Выбрать главу

Sin embargo, resultó ser justo lo contrario. El Skewed Window, un lugar de reunión muy frecuentado por intelectuales urbanos y artistas, era cualquier cosa menos un restaurante encantador y romántico. Estaba en un garaje de estilo moderno, con techos altísimos, lámparas art déco y las paredes cubiertas de arte abstracto contemporáneo. Los camareros, vestidos de negro de la cabeza a los pies, correteaban de un lado a otro como una colonia de hormigas que acabara de descubrir un montón de azúcar. Servían platos de diseño convencidos de que los clientes pronto serían reemplazados por otros, que probablemente dejarían mejor propina. En cuanto al menú, era incomprensible. Por si los ingredientes no fueran ya bastante desconcertantes, cada plato hacía referencia, en la forma, la presentación y la guarnición, a una obra abstracta expresionista.

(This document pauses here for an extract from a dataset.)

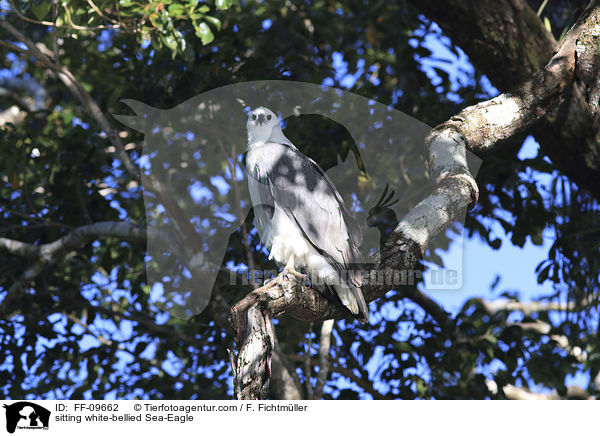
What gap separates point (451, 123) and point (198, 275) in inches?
101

El chef holandés había tenido tres aspiraciones en la vida: ser filósofo, pintor y chef. Tras fracasar estrepitosamente en filosofía y arte cuando era joven, no vio razón para no plasmar sus poco apreciados talentos en la cocina. Y así se enorgullecía de materializar lo abstracto y reinsertar en el cuerpo humano una obra de arte surgida del deseo del artista de exteriorizar sus emociones internas. En el Skewed Window se consideraba que la cena era menos culinaria que filosófica, y que el acto de comer tenía que ser guiado no por la necesidad primordial de llenar el estómago o suprimir el hambre, sino por una sublime danza catártica.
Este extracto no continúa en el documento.